Table 1 SPIRIT schedule of enrolment and assessments
Full size table

Primary outcome measures

The pain level of each patient will be assessed using the ESAS form at the last visit as primary outcome.

Secondary outcome measures

Pain level assessment

The ESAS at 0th, 6th weeks visits will be taken as secondary outcome measures and will be evaluated all the symptoms.

Assessment for quality of life

The QoL will be collected at 0th, 6th, and 12nd weeks. At each dimension, it has the coefficients of the level of severity utilized for calculating the utility score in accordance with the program of Health Intervention and Technology Assessment Program (HITAP).

Follow up for adverse events

Adverse reactions will be examined using the IRB-approved case report form for adverse drug reaction. The severity of the effects will be evaluated using 5-grade system, and the relationship to the study drugs by 4 statuses.

Biochemical assay

Lipid profile and liver function tests will be measured using the biochemistry analyzer and the quantitative analysis will be conducted as a baseline characteristics.

Quantitative analysis of cytokines and bacterial metabolites

We will assess alterations in various cytokines, bacterial metabolites, and the microbiome. Quantitative measurement of IL-10 and TGF-β as anti-inflammatory cytokines, and IL-17 and IFN-γ as inflammatory cytokines will be conducted with Flow Cytometry analyzer using human essential immune response panel (13-plex). Bacterial markers such as LBP, sCD14, and equol will be detected using ELISA techniques. Bacterial metabolite concentrations, including short-chain fatty acids, bile acids, and cadaverine, will be determined via HPLC. Then, the expression levels of these parameters before and after treatment will be compared to evaluate the efficacy of the treatment.

Microbial abundance and diversity

For the gut, skin, and oral microbiomes, we will compare microbial abundance at the baseline and end of the trial across different treatment arms to investigate how cannabis oil treatment affects pain assessment. The alpha and beta diversity of the microbiota will be analyzed.

Determination of pharmacokinetic and pharmacogenetic parameters

The kinetic concentrations of THC and CBD will be quantitatively measured in two visits to determine the pharmacokinetic and the candidate genes for pharmacogenetic parameters.

Safety

It has been confirmed the effectiveness of the cannabis products in the preliminary analysis and monitored the side effect at the trials.

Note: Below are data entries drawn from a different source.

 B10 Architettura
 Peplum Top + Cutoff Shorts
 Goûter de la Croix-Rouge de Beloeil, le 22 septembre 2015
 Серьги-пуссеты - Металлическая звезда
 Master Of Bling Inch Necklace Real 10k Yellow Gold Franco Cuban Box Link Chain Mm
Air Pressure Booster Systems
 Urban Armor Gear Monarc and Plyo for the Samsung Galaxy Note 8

Statistical considerations

Sample size estimation

We target 30 patients in each arm, considering the maximum follow-up loss of 50%. Since the target population is metastatic breast cancer cases, questionnaires and biological samples such as blood, stool, saliva, and breast skin scrapping will be collected before and after the treatment, which could increase the withdrawal rate at any time during the trial.

Statistical analysis

The data collected from different questionnaires, including case report forms, will be prepared in Microsoft Excel, followed by data cleaning and extraction. The statistical analysis will be performed on an intention-to-treat basis using Stata/MP software version 16.0 (StataCorp 2017, College Station, TX). Descriptive statistics like pair t-tests for before and after-treatment groups will be carried out using mean with standard deviation for normally distributed continuous data and median with interquartile range for non-normal distributed continuous data. Categorical data will be presented as counts and percentages using the Chi-square test. Continuous data will be assessed for normal distribution using a histogram and Shapiro–Wilk test. One-way ANOVA with Bonferroni correction will be used for normally distributed continuous data, and the Kruskal-Wallis test will be used for non-normal distributed continuous data among 3 arms.

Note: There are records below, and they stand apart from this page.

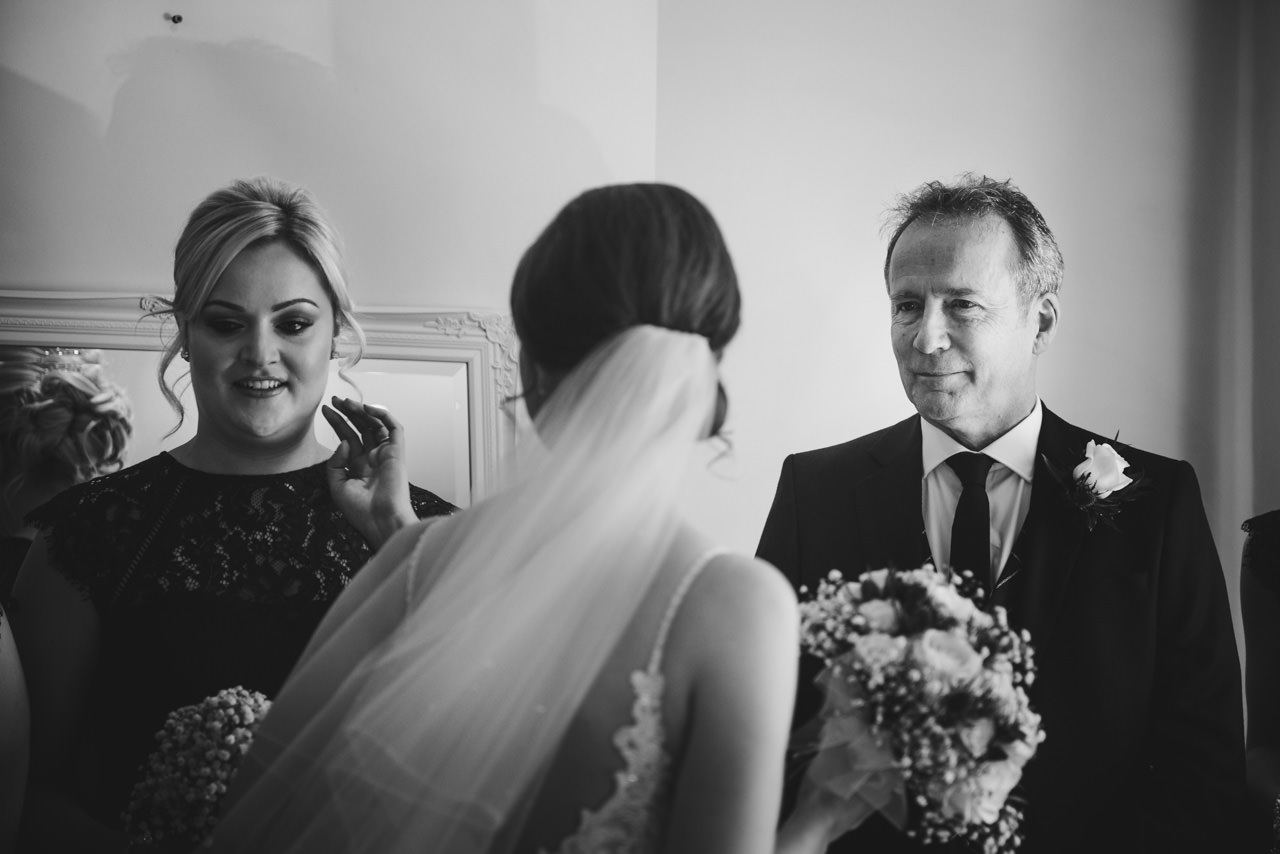Wedding Photography -Halifax  Holdsworth House Hotel 15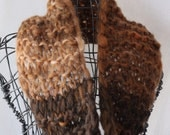 Brown Ombre, Hand Spun, Hand Knit Cowl, Infinity Scarf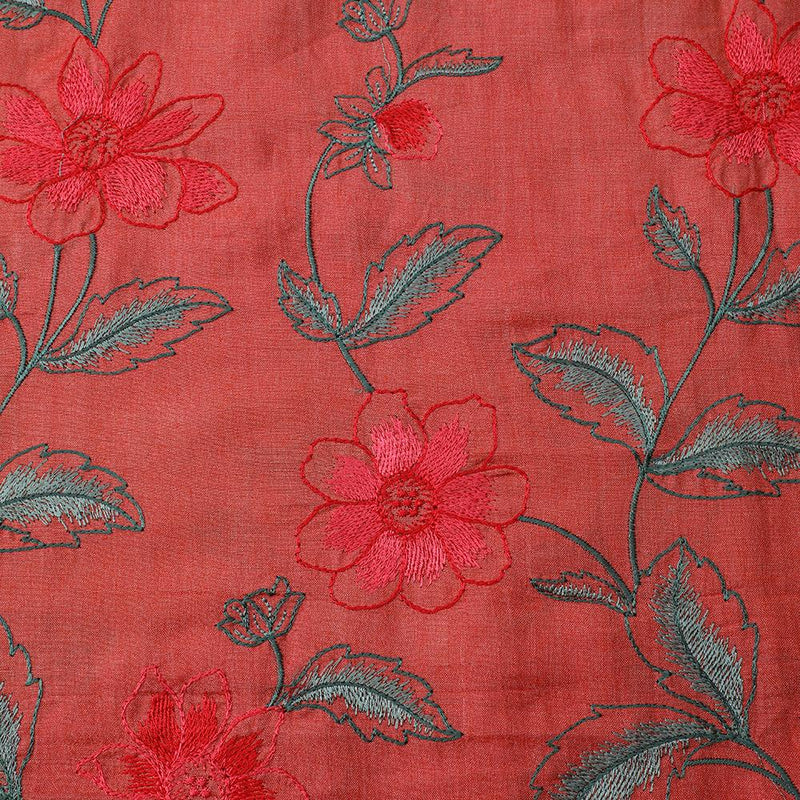 FFAB Fabric Collection | Embroidery on Tussar Muga Silk Fabric | Salmon Color
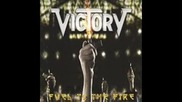 Victory - Stand Like A Rock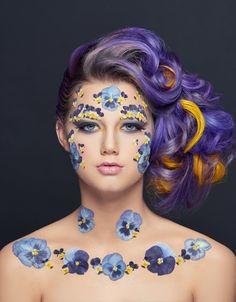 fleur peau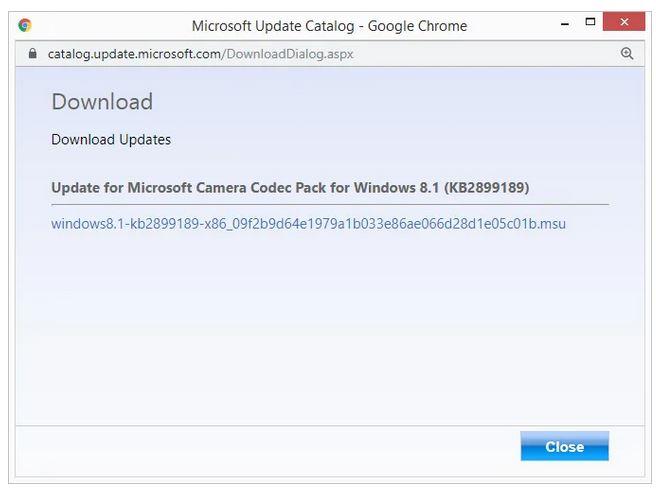 نحوه آپدیت ویندوز با استفاده از وب سایت مایکروسافت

To identify the alpha diversity, Shannon’s diversity index is used for evenness and Chao 1 index for the richness of operational taxonomic units (OTUs). The Jaccard dissimilarity index is used to detect beta diversity, and it is statistically described by permutational multivariate analysis of variance using distance matrices (PERMANOVA) test. A statistically significant level is defined as p < 0.05. Correction for multiple analyses was not done, but they will not be included in the conclusion of the study as factual findings. Sensitivity analysis using some subgroup to show robustness will be considered if the primary outcome is statistical significance.

Discussion

Thailand actively launched cannabis oil in the market in 2018, subsequently, the FDA (Food and Drug Administration) authorized all hospitals running under the Public Health Ministry for medical cannabis to be available on prescription to patients for approved conditions like cancer chemotherapy for relief of pain, to counter inflammation, and so on [32]. The previous clinical trial as nationwide has been approved the effectiveness of the cannabis oil in cancer patients. The current study is a continual clinical trial to obtain additional information and it is expected to improve the chemotherapy-related symptoms, their QoL, and the adverse effects in breast cancer patients.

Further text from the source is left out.